Linear Models for Regression

We define observation $\mathbf{x} \equiv (x_{1},\ldots,x_{p})^\intercal$ with $p$ attributes and target value $y$. Given a training set $\mathcal{D}$ with

  • $n$ observations $\mathbf{x}_i \equiv (x_{i1},\ldots,x_{ip})^\intercal$, $\forall i \in N = \{1, \ldots, n\}$, and
  • target values $\mathbf{y} \equiv (y_1,\ldots,y_n)^\intercal$

We shall fit the data using a linear model \begin{align} f(\mathbf{x}, \mathbf{w}) = w_0 + w_1 \phi_1(\mathbf{x}) + w_2 \phi_2(\mathbf{x}) + \cdots + w_{m-1} \phi_{m-1}(\mathbf{x}) \nonumber \end{align} where $\phi_i$ is a transformation of $\mathbf{x}$ called basis functions.

In the matrix form, we have \begin{align*} f(\mathbf{x}, \mathbf{w}) &= \mathbf{\Phi} \mathbf{w} \\ \end{align*} where \begin{align*} \mathbf{w} &= (w_0, \ldots, w_{m-1}) \end{align*} and \begin{align*} \mathbf{\Phi} &= \left\{ \begin{array}{l} \phi(\mathbf{x}_1)\\ \phi(\mathbf{x}_2) \\ \vdots \\ \phi(\mathbf{x}_n) \end{array} \right\} = \left\{ \begin{array}{lllll} \phi_0(\mathbf{x}_1) = 1 & \phi_1(\mathbf{x}_1) & \phi_2(\mathbf{x}_1) & \ldots & \phi_{m-1}(\mathbf{x}_1) \\ \phi_0(\mathbf{x}_2) = 1& \phi_1(\mathbf{x}_2) & \phi_2(\mathbf{x}_2) & \ldots & \phi_{m-1}(\mathbf{x}_2) \\ \vdots & \vdots & \vdots & \ddots& \vdots\\ \phi_0(\mathbf{x}_n) = 1& \phi_1(\mathbf{x}_n) & \phi_2(\mathbf{x}_n) & \ldots & \phi_{m-1}(\mathbf{x}_n) \end{array} \right\}_{n \times m} \\ \end{align*}

  • When $\phi_j(\mathbf{x}) = x_j$, we have linear regression with input matrix \begin{align} \mathbf{\Phi} = \mathbf{X}_{n \times p} = (\mathbf{x}_1, \ldots, \mathbf{x}_n)^\intercal. \nonumber \end{align}

  • When $p=1$ and $\phi_j(x) = x^j$, we have polynomial fitting.

========================

## What to produce
In the text on linear models for regression, what is the case called when p = 1 and each basis function is x raised to the power j? Please answer briefly.

## Collection entries
========================

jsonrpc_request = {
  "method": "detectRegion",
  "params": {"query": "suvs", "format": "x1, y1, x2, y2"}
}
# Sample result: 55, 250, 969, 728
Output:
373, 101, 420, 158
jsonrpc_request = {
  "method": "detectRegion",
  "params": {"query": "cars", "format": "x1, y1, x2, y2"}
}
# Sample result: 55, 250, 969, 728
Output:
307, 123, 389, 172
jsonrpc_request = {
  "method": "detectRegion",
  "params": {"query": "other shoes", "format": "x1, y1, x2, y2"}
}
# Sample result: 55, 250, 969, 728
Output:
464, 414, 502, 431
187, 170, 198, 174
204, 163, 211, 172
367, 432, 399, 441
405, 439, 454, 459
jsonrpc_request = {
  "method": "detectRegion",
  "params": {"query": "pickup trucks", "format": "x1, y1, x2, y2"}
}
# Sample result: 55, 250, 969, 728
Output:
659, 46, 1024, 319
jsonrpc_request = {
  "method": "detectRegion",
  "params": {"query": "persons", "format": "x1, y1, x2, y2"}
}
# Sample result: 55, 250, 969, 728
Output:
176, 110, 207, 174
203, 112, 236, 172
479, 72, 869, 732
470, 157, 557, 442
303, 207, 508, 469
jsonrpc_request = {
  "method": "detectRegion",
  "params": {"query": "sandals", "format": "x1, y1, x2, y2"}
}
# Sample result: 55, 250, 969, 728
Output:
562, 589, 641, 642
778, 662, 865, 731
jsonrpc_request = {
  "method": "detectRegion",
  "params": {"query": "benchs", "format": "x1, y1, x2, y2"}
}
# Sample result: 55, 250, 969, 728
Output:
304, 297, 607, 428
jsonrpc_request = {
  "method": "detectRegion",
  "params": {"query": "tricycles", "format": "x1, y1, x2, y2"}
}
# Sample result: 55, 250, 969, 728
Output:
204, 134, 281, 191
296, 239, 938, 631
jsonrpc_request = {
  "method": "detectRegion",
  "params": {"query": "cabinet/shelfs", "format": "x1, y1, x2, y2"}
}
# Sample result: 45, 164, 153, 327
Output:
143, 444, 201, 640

========================

## Finished exercise
Polynomial fitting.